> ABOUT THIS TASK
Beginning with the line containing "New South Wales, site Q37, 3-frame burst." and ending with the last line of the records, set down every line exactly.

Excerpts from a dataset:

━━━━━━━━━━━━━━━━━━━━

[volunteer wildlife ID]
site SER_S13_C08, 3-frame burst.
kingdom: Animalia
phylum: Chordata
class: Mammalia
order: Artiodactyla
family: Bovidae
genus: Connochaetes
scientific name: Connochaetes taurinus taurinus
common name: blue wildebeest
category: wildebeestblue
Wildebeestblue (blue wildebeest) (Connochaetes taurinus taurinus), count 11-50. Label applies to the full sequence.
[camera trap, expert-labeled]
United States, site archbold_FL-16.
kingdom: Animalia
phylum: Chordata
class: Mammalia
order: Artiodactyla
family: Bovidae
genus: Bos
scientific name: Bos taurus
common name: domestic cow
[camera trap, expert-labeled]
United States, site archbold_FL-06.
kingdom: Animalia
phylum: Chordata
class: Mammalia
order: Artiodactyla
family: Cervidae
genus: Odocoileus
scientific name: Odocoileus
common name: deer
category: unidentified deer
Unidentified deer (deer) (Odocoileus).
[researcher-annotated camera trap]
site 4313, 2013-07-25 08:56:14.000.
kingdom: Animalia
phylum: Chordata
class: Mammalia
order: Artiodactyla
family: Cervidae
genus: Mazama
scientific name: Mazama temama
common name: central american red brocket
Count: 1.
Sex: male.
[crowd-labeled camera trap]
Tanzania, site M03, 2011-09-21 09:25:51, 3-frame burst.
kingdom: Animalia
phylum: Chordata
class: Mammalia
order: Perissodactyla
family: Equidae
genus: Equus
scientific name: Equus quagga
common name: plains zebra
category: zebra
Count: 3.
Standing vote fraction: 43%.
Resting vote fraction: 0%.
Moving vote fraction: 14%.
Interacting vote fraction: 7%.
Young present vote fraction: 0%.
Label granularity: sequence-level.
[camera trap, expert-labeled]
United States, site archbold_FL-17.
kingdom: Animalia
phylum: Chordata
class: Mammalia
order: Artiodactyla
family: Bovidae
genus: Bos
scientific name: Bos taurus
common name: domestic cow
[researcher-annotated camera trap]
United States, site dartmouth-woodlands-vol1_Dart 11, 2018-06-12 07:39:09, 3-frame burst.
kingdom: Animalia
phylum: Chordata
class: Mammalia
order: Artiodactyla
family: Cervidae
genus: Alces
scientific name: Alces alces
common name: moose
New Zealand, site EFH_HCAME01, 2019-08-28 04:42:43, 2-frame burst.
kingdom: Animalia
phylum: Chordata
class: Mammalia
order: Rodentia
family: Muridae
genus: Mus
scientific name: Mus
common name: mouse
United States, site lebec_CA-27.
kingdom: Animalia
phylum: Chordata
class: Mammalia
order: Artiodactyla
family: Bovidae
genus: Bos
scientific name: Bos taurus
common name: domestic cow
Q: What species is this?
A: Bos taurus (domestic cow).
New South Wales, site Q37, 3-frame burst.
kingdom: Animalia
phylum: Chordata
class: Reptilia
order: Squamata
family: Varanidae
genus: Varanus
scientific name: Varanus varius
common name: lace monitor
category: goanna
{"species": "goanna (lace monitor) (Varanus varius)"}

━━━━━━━━━━━━━━━━━━━━

> ANSWER SPACE
New South Wales, site Q37, 3-frame burst.
kingdom: Animalia
phylum: Chordata
class: Reptilia
order: Squamata
family: Varanidae
genus: Varanus
scientific name: Varanus varius
common name: lace monitor
category: goanna
{"species": "goanna (lace monitor) (Varanus varius)"}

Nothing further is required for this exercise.